• _What to work on_
Rewrite the lines below with "vanity cabinet" swapped for "sink cabinet" and everything else unchanged, and leave out the pictures.
** start Supplied information **
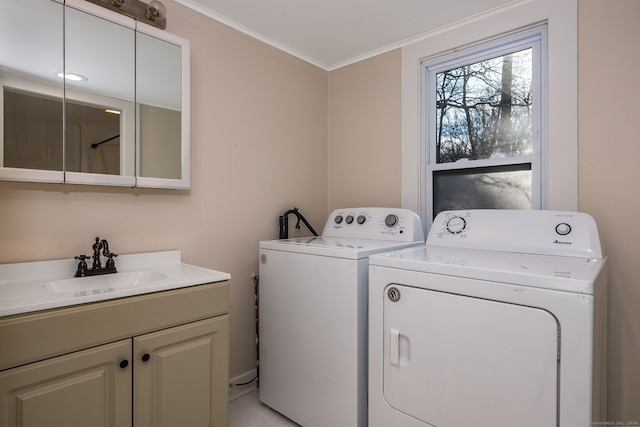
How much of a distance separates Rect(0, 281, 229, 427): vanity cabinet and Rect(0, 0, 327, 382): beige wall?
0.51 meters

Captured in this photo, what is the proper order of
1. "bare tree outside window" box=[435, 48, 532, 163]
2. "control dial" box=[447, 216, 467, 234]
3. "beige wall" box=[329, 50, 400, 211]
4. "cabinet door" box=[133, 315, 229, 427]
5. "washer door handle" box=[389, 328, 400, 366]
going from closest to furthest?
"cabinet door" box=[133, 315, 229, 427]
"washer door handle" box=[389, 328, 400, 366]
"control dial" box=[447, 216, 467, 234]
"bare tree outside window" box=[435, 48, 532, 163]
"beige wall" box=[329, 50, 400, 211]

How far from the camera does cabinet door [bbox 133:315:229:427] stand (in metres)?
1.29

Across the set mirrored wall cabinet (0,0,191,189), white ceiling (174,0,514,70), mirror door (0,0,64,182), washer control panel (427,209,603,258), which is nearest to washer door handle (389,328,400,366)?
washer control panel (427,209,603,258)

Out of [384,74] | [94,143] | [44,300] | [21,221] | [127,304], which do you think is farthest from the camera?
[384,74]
** end Supplied information **
• _Written reply_
How much of a distance separates Rect(0, 281, 229, 427): sink cabinet and Rect(0, 0, 327, 382): beige wall?
0.51 meters

Captured in this photo, what is the proper order of
1. "bare tree outside window" box=[435, 48, 532, 163]
2. "control dial" box=[447, 216, 467, 234]
3. "beige wall" box=[329, 50, 400, 211]
4. "cabinet door" box=[133, 315, 229, 427]
5. "washer door handle" box=[389, 328, 400, 366]
going from closest to furthest?
"cabinet door" box=[133, 315, 229, 427]
"washer door handle" box=[389, 328, 400, 366]
"control dial" box=[447, 216, 467, 234]
"bare tree outside window" box=[435, 48, 532, 163]
"beige wall" box=[329, 50, 400, 211]

How far from the camera does cabinet door [bbox 133:315:229:427] stand (in metres)?
1.29

Across the set mirrored wall cabinet (0,0,191,189), white ceiling (174,0,514,70), mirror door (0,0,64,182), washer control panel (427,209,603,258), which is nearest to washer door handle (389,328,400,366)?
washer control panel (427,209,603,258)

Out of [384,74] | [94,143] | [44,300] | [21,221] | [127,304], which do you think is farthest from the camera?
[384,74]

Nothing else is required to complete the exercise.